__EXERCISE GOAL__. Return the listing in full. Keep each line exactly as it is.

__EXTRACTED MATERIAL__.
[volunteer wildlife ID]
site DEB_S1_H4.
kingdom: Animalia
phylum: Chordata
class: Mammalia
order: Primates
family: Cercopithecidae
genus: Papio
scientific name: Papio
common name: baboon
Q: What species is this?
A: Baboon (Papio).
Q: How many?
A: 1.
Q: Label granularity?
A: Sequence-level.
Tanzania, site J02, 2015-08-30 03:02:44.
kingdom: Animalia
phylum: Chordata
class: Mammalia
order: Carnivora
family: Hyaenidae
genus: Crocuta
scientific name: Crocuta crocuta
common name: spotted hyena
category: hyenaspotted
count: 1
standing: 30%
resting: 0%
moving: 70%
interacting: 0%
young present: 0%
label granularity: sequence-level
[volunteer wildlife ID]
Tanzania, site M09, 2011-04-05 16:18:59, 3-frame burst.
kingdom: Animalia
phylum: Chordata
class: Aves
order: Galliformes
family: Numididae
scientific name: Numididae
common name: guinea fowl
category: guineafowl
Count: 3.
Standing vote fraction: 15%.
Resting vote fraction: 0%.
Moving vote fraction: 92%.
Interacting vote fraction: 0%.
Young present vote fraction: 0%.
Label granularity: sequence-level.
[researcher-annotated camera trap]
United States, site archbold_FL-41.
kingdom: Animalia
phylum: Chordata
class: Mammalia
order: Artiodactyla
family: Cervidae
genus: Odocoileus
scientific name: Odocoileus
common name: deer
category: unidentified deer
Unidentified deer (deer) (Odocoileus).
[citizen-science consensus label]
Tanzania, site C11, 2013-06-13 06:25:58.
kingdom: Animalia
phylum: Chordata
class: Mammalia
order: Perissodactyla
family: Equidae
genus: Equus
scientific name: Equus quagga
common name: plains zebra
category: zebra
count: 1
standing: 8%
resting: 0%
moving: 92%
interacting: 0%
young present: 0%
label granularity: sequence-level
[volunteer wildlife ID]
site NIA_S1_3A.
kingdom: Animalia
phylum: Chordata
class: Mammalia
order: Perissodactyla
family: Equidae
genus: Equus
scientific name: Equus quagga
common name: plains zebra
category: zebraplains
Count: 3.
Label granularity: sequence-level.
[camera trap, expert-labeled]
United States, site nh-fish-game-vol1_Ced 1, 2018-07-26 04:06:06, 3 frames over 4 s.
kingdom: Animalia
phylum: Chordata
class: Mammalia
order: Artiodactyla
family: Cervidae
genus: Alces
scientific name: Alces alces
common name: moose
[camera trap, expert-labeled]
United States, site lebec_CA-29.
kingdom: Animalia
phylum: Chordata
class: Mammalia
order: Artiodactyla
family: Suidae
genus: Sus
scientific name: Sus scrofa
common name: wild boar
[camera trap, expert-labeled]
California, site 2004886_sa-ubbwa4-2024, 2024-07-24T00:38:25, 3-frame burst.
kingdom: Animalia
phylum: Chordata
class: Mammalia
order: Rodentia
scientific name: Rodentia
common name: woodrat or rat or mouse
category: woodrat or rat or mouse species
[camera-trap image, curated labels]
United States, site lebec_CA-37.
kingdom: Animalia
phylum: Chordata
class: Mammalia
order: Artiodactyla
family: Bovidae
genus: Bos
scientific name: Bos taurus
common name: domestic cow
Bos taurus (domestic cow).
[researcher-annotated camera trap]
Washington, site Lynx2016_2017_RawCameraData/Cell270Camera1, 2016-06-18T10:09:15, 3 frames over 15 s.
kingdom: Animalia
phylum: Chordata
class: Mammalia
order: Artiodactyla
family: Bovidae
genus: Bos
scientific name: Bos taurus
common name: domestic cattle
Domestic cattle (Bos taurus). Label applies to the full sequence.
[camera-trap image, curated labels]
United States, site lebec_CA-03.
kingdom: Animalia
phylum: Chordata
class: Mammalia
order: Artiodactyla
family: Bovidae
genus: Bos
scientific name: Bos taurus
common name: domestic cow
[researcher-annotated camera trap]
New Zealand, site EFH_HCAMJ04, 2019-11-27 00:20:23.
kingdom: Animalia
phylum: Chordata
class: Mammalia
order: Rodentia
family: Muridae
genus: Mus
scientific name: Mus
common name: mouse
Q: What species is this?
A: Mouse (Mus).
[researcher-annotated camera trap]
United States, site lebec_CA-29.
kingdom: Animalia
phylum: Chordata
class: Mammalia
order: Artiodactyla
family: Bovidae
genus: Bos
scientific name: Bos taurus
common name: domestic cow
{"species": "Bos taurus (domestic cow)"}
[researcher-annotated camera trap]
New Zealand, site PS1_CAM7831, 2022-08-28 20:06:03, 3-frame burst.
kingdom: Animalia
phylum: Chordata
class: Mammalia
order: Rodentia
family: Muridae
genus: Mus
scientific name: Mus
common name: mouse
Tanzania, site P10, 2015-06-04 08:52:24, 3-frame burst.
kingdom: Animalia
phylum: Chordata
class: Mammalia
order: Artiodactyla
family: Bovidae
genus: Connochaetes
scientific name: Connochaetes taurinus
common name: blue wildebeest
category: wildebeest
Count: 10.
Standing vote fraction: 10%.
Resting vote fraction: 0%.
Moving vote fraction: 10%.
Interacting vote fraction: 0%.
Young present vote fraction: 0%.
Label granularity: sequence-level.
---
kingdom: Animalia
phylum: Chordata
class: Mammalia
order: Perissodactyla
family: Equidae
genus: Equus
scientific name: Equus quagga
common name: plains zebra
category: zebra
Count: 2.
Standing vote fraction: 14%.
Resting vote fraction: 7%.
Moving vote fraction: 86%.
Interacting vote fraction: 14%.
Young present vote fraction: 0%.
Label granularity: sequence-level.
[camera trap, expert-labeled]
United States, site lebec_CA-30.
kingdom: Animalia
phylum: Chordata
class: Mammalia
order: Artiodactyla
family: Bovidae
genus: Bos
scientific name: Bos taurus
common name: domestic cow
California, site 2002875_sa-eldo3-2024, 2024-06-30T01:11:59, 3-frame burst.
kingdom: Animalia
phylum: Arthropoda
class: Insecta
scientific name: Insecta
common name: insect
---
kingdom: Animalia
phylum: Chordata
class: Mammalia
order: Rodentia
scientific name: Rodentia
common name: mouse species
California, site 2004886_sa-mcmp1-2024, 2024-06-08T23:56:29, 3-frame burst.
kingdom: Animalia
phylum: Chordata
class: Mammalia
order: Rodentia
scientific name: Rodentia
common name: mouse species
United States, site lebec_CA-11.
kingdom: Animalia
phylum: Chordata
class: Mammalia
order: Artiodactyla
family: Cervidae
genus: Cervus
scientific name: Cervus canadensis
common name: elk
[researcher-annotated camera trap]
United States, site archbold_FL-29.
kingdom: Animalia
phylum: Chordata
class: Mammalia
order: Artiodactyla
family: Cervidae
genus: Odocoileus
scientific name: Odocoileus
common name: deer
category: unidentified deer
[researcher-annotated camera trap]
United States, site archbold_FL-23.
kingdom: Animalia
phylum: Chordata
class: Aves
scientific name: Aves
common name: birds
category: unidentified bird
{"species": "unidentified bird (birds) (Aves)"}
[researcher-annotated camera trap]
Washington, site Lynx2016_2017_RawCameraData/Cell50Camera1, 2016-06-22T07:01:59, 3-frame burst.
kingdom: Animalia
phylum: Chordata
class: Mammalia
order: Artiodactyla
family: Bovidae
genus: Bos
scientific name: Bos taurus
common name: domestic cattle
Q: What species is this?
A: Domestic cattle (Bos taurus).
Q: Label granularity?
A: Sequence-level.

__SOLUTION FOR THIS EXERCISE__.
[volunteer wildlife ID]
site DEB_S1_H4.
kingdom: Animalia
phylum: Chordata
class: Mammalia
order: Primates
family: Cercopithecidae
genus: Papio
scientific name: Papio
common name: baboon
Q: What species is this?
A: Baboon (Papio).
Q: How many?
A: 1.
Q: Label granularity?
A: Sequence-level.
Tanzania, site J02, 2015-08-30 03:02:44.
kingdom: Animalia
phylum: Chordata
class: Mammalia
order: Carnivora
family: Hyaenidae
genus: Crocuta
scientific name: Crocuta crocuta
common name: spotted hyena
category: hyenaspotted
count: 1
standing: 30%
resting: 0%
moving: 70%
interacting: 0%
young present: 0%
label granularity: sequence-level
[volunteer wildlife ID]
Tanzania, site M09, 2011-04-05 16:18:59, 3-frame burst.
kingdom: Animalia
phylum: Chordata
class: Aves
order: Galliformes
family: Numididae
scientific name: Numididae
common name: guinea fowl
category: guineafowl
Count: 3.
Standing vote fraction: 15%.
Resting vote fraction: 0%.
Moving vote fraction: 92%.
Interacting vote fraction: 0%.
Young present vote fraction: 0%.
Label granularity: sequence-level.
[researcher-annotated camera trap]
United States, site archbold_FL-41.
kingdom: Animalia
phylum: Chordata
class: Mammalia
order: Artiodactyla
family: Cervidae
genus: Odocoileus
scientific name: Odocoileus
common name: deer
category: unidentified deer
Unidentified deer (deer) (Odocoileus).
[citizen-science consensus label]
Tanzania, site C11, 2013-06-13 06:25:58.
kingdom: Animalia
phylum: Chordata
class: Mammalia
order: Perissodactyla
family: Equidae
genus: Equus
scientific name: Equus quagga
common name: plains zebra
category: zebra
count: 1
standing: 8%
resting: 0%
moving: 92%
interacting: 0%
young present: 0%
label granularity: sequence-level
[volunteer wildlife ID]
site NIA_S1_3A.
kingdom: Animalia
phylum: Chordata
class: Mammalia
order: Perissodactyla
family: Equidae
genus: Equus
scientific name: Equus quagga
common name: plains zebra
category: zebraplains
Count: 3.
Label granularity: sequence-level.
[camera trap, expert-labeled]
United States, site nh-fish-game-vol1_Ced 1, 2018-07-26 04:06:06, 3 frames over 4 s.
kingdom: Animalia
phylum: Chordata
class: Mammalia
order: Artiodactyla
family: Cervidae
genus: Alces
scientific name: Alces alces
common name: moose
[camera trap, expert-labeled]
United States, site lebec_CA-29.
kingdom: Animalia
phylum: Chordata
class: Mammalia
order: Artiodactyla
family: Suidae
genus: Sus
scientific name: Sus scrofa
common name: wild boar
[camera trap, expert-labeled]
California, site 2004886_sa-ubbwa4-2024, 2024-07-24T00:38:25, 3-frame burst.
kingdom: Animalia
phylum: Chordata
class: Mammalia
order: Rodentia
scientific name: Rodentia
common name: woodrat or rat or mouse
category: woodrat or rat or mouse species
[camera-trap image, curated labels]
United States, site lebec_CA-37.
kingdom: Animalia
phylum: Chordata
class: Mammalia
order: Artiodactyla
family: Bovidae
genus: Bos
scientific name: Bos taurus
common name: domestic cow
Bos taurus (domestic cow).
[researcher-annotated camera trap]
Washington, site Lynx2016_2017_RawCameraData/Cell270Camera1, 2016-06-18T10:09:15, 3 frames over 15 s.
kingdom: Animalia
phylum: Chordata
class: Mammalia
order: Artiodactyla
family: Bovidae
genus: Bos
scientific name: Bos taurus
common name: domestic cattle
Domestic cattle (Bos taurus). Label applies to the full sequence.
[camera-trap image, curated labels]
United States, site lebec_CA-03.
kingdom: Animalia
phylum: Chordata
class: Mammalia
order: Artiodactyla
family: Bovidae
genus: Bos
scientific name: Bos taurus
common name: domestic cow
[researcher-annotated camera trap]
New Zealand, site EFH_HCAMJ04, 2019-11-27 00:20:23.
kingdom: Animalia
phylum: Chordata
class: Mammalia
order: Rodentia
family: Muridae
genus: Mus
scientific name: Mus
common name: mouse
Q: What species is this?
A: Mouse (Mus).
[researcher-annotated camera trap]
United States, site lebec_CA-29.
kingdom: Animalia
phylum: Chordata
class: Mammalia
order: Artiodactyla
family: Bovidae
genus: Bos
scientific name: Bos taurus
common name: domestic cow
{"species": "Bos taurus (domestic cow)"}
[researcher-annotated camera trap]
New Zealand, site PS1_CAM7831, 2022-08-28 20:06:03, 3-frame burst.
kingdom: Animalia
phylum: Chordata
class: Mammalia
order: Rodentia
family: Muridae
genus: Mus
scientific name: Mus
common name: mouse
Tanzania, site P10, 2015-06-04 08:52:24, 3-frame burst.
kingdom: Animalia
phylum: Chordata
class: Mammalia
order: Artiodactyla
family: Bovidae
genus: Connochaetes
scientific name: Connochaetes taurinus
common name: blue wildebeest
category: wildebeest
Count: 10.
Standing vote fraction: 10%.
Resting vote fraction: 0%.
Moving vote fraction: 10%.
Interacting vote fraction: 0%.
Young present vote fraction: 0%.
Label granularity: sequence-level.
---
kingdom: Animalia
phylum: Chordata
class: Mammalia
order: Perissodactyla
family: Equidae
genus: Equus
scientific name: Equus quagga
common name: plains zebra
category: zebra
Count: 2.
Standing vote fraction: 14%.
Resting vote fraction: 7%.
Moving vote fraction: 86%.
Interacting vote fraction: 14%.
Young present vote fraction: 0%.
Label granularity: sequence-level.
[camera trap, expert-labeled]
United States, site lebec_CA-30.
kingdom: Animalia
phylum: Chordata
class: Mammalia
order: Artiodactyla
family: Bovidae
genus: Bos
scientific name: Bos taurus
common name: domestic cow
California, site 2002875_sa-eldo3-2024, 2024-06-30T01:11:59, 3-frame burst.
kingdom: Animalia
phylum: Arthropoda
class: Insecta
scientific name: Insecta
common name: insect
---
kingdom: Animalia
phylum: Chordata
class: Mammalia
order: Rodentia
scientific name: Rodentia
common name: mouse species
California, site 2004886_sa-mcmp1-2024, 2024-06-08T23:56:29, 3-frame burst.
kingdom: Animalia
phylum: Chordata
class: Mammalia
order: Rodentia
scientific name: Rodentia
common name: mouse species
United States, site lebec_CA-11.
kingdom: Animalia
phylum: Chordata
class: Mammalia
order: Artiodactyla
family: Cervidae
genus: Cervus
scientific name: Cervus canadensis
common name: elk
[researcher-annotated camera trap]
United States, site archbold_FL-29.
kingdom: Animalia
phylum: Chordata
class: Mammalia
order: Artiodactyla
family: Cervidae
genus: Odocoileus
scientific name: Odocoileus
common name: deer
category: unidentified deer
[researcher-annotated camera trap]
United States, site archbold_FL-23.
kingdom: Animalia
phylum: Chordata
class: Aves
scientific name: Aves
common name: birds
category: unidentified bird
{"species": "unidentified bird (birds) (Aves)"}
[researcher-annotated camera trap]
Washington, site Lynx2016_2017_RawCameraData/Cell50Camera1, 2016-06-22T07:01:59, 3-frame burst.
kingdom: Animalia
phylum: Chordata
class: Mammalia
order: Artiodactyla
family: Bovidae
genus: Bos
scientific name: Bos taurus
common name: domestic cattle
Q: What species is this?
A: Domestic cattle (Bos taurus).
Q: Label granularity?
A: Sequence-level.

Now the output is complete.